# Emersed Vallisneria?



## Rikesh (Jul 25, 2009)

While removing some vallisneria from my pond, I noticed some kind of val in the emersed form.
The leaves were above the water and the plant was supported in a clump of salvinia.
I often get flowers from the vals, and sometimes I see baby vals too in the tank. The flowers' stalk are spiral in shape. I BELIEVE that they were formed from seeds as they are not attached to any mother plant. I have platy as fish in there.

So, is it possible that a seed might have germinated in the salvinia roots and then grow emersed?
I removed the plant from the pond and placed it inside. I'll try to make an emersed setup and have a look about its progress.
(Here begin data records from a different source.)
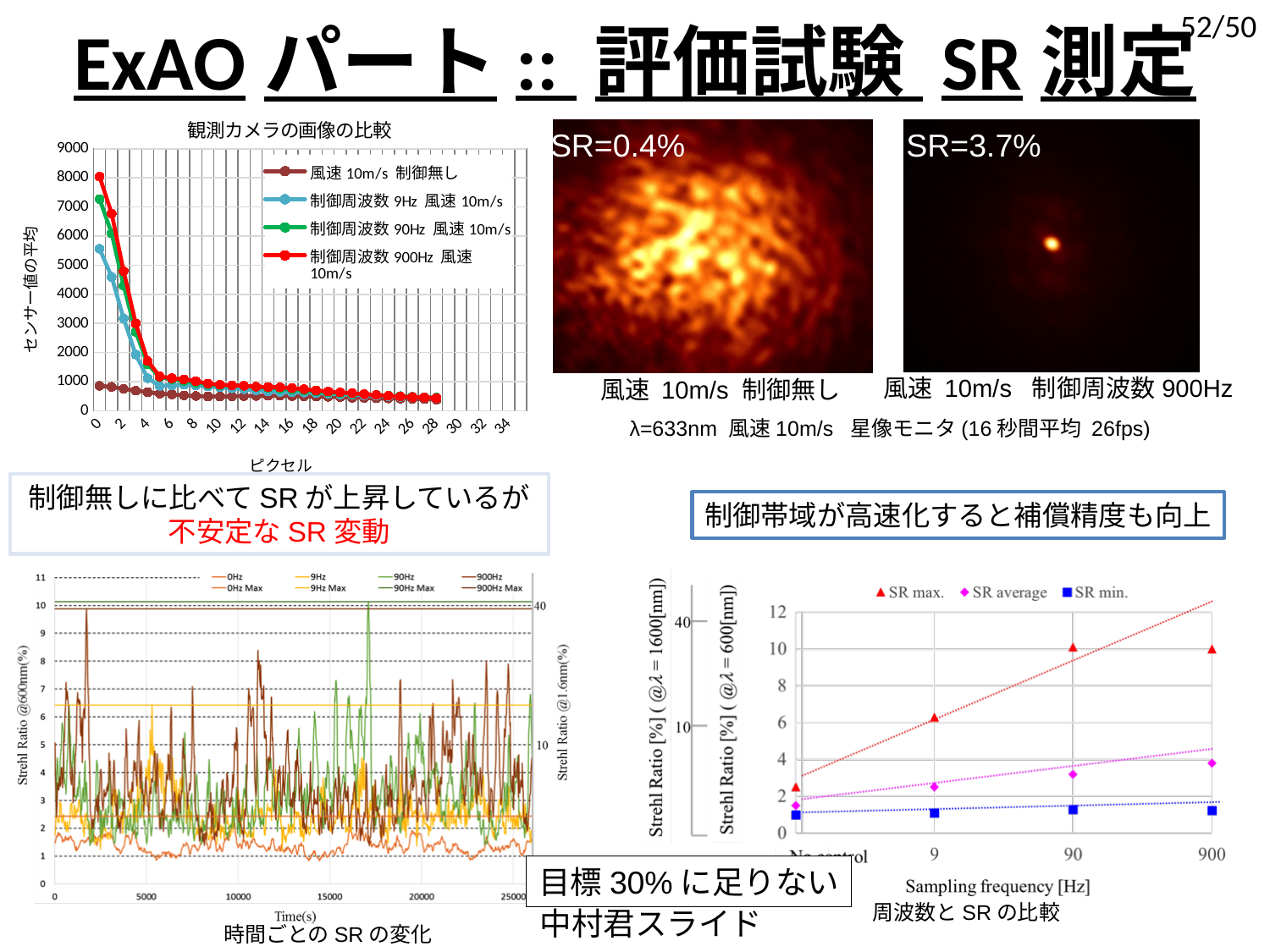
In the bottom-right chart (周波数とSRの比較), how many sampling-frequency categories are shown on the x axis? 4 In the top-left chart (観測カメラの画像の比較), which series has the highest value at x = 0? 制御周波数 900Hz 風速 10m/s In the top-left chart (観測カメラの画像の比較), which series has the lowest value at x = 0? 風速 10m/s 制御無し What is the x-axis label of the bottom-right chart (周波数とSRの比較)? Sampling frequency [Hz] What kind of chart is the top-left chart titled 観測カメラの画像の比較? line chart In the bottom-right chart (周波数とSRの比較), which is larger: the SR max. value at 9 Hz or the SR max. value at No control? 9 Hz In the top-left chart (観測カメラの画像の比較), is the value of the 制御周波数 900Hz 風速 10m/s series at x = 0 greater or less than 7000? greater In the top-left chart (観測カメラの画像の比較), do the values of the 制御周波数 900Hz 風速 10m/s series rise or fall as the x axis increases? fall How many series does the legend of the bottom-right chart (周波数とSRの比較) list? 3 How many series does the legend of the top-left chart (観測カメラの画像の比較) list? 4 In the bottom-right chart (周波数とSRの比較), is the SR max. value at a sampling frequency of 9 Hz greater or less than 4? greater In the top-left chart (観測カメラの画像の比較), is the value of the 風速 10m/s 制御無し series at x = 0 greater or less than 1000? less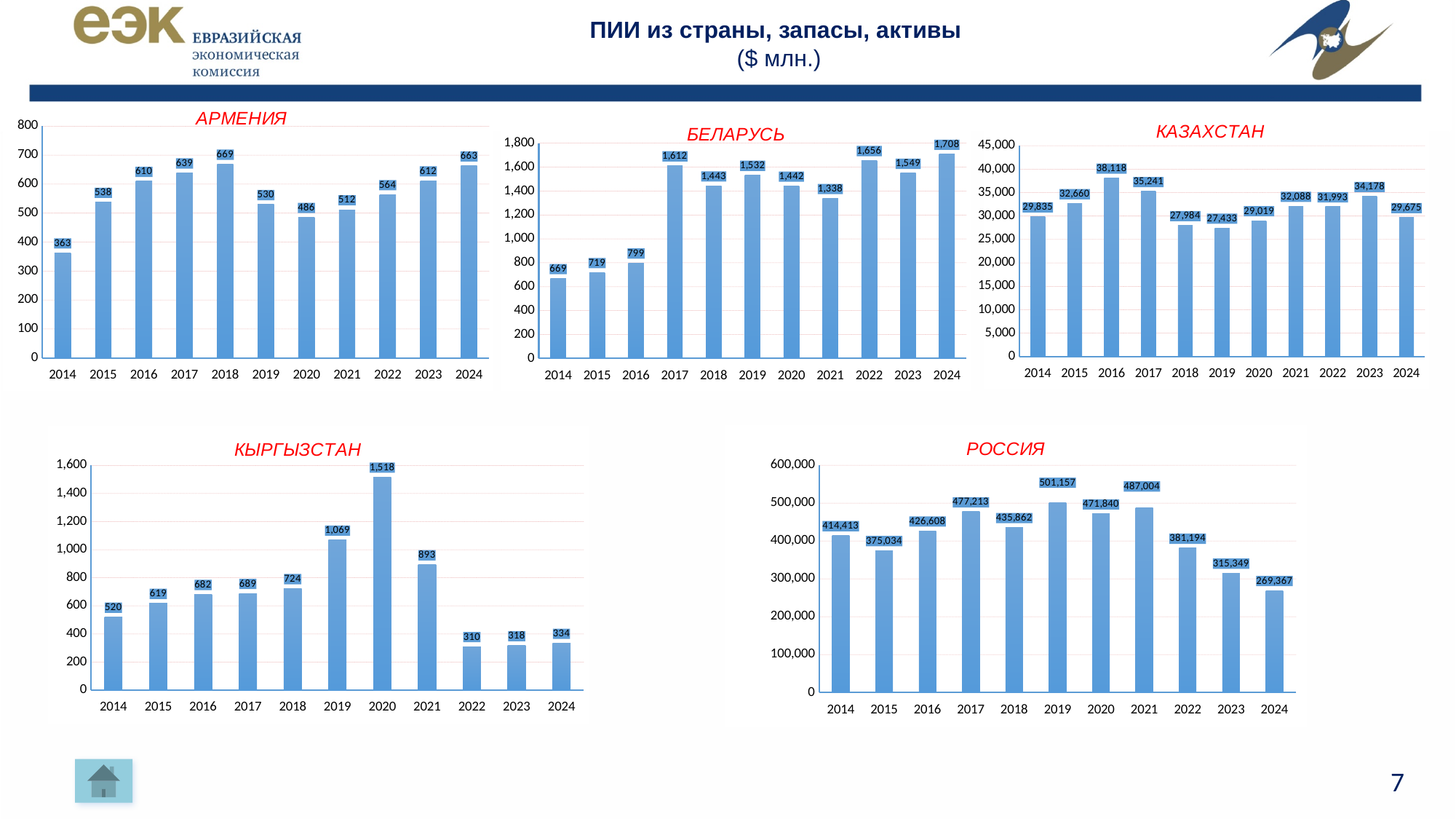
In the АРМЕНИЯ chart, what is the value for 2018? 669 In the КЫРГЫЗСТАН chart, what is the difference between the values for 2020 and 2021? 625 In the РОССИЯ chart, which is larger, the value for 2015 or the value for 2022? 2022 What kind of chart is the КЫРГЫЗСТАН chart? bar chart In the БЕЛАРУСЬ chart, what is the difference between the values for 2024 and 2014? 1,039 In the РОССИЯ chart, what is the value for 2019? 501,157 In the БЕЛАРУСЬ chart, which year has the highest value? 2024 In the КАЗАХСТАН chart, which year has the lowest value? 2019 In the АРМЕНИЯ chart, which year has the lowest value? 2014 In the КАЗАХСТАН chart, what is the value for 2016? 38,118 In the КЫРГЫЗСТАН chart, which year has the highest value? 2020 In the РОССИЯ chart, how many years are plotted? 11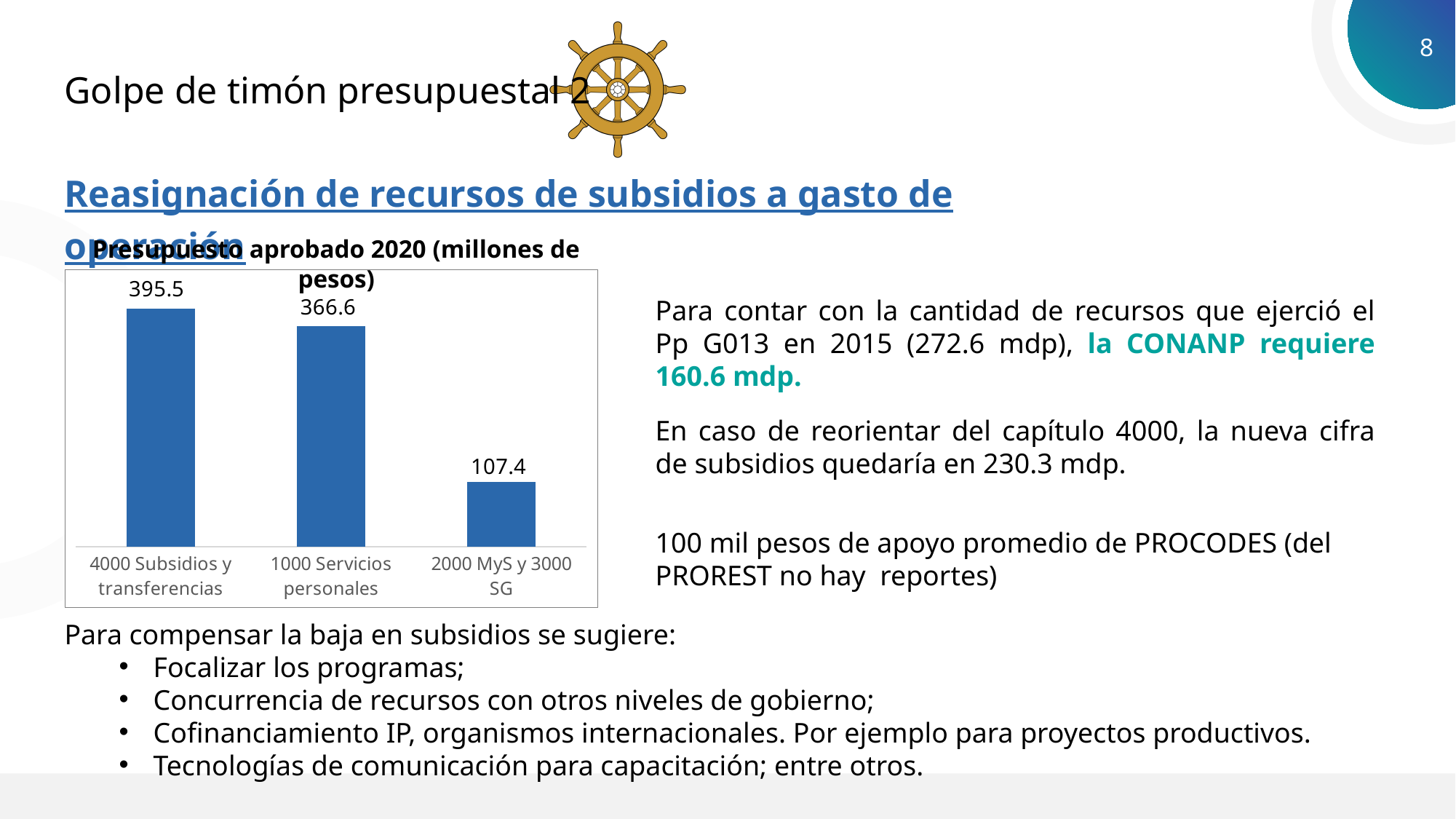
What is the value for 2000 MyS y 3000 SG? 107.4 Which category has the lowest value? 2000 MyS y 3000 SG What is the value for 1000 Servicios personales? 366.6 Which is larger, the value for 1000 Servicios personales or the value for 2000 MyS y 3000 SG? 1000 Servicios personales What is the title of the chart? Presupuesto aprobado 2020 (millones de pesos) What is the difference between the values for 1000 Servicios personales and 2000 MyS y 3000 SG? 259.2 What is the difference between the values for 4000 Subsidios y transferencias and 1000 Servicios personales? 28.9 Do the values rise or fall from left to right across the categories? Fall Which category has the highest value? 4000 Subsidios y transferencias What is the value for 4000 Subsidios y transferencias? 395.5 How many categories are shown in the chart? 3 What kind of chart is shown on the slide? Bar chart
I'm not sure that it's a val as any other seed of terrestrial plants could have fallen on in it... I've read somewhere int the forum that vals can't grow emersed. Or is it that vals can't re-adapt themselves from submersed to emersed?
I'll try to post a pic.


----------



## Rikesh (Jul 25, 2009)

Errr. I can't click on any buttons of the reply box...
I uploaded the images on Picasa. Hope the links work..
http://picasaweb.google.com/lh/photo/QwG-sfETrFLrmXjDYErsnQ?feat=directlink
http://picasaweb.google.com/lh/photo/E0daee4cBHxHSlxRQ4U_Ww?feat=directlink


----------



## fishlover (Jan 2, 2007)

I know It's been a while since you posted but still though I'd reply. Vals are 100%aquatic so this must have been some other plant seedling. Unless some of your "vals" are actually sagittaria, in which case emerse growth is possible


----------



## Rikesh (Jul 25, 2009)

Thanks for your reply... 

I've researched a bit about that and I read that vals don't grow emersed... I suspect a seed of some terrestrial plants got blown away in the pond.. However, I'm still growing that plant by curiosity... I've put it in some high humidity condition along with some java ferns(trying to grow that emersed too)...


----------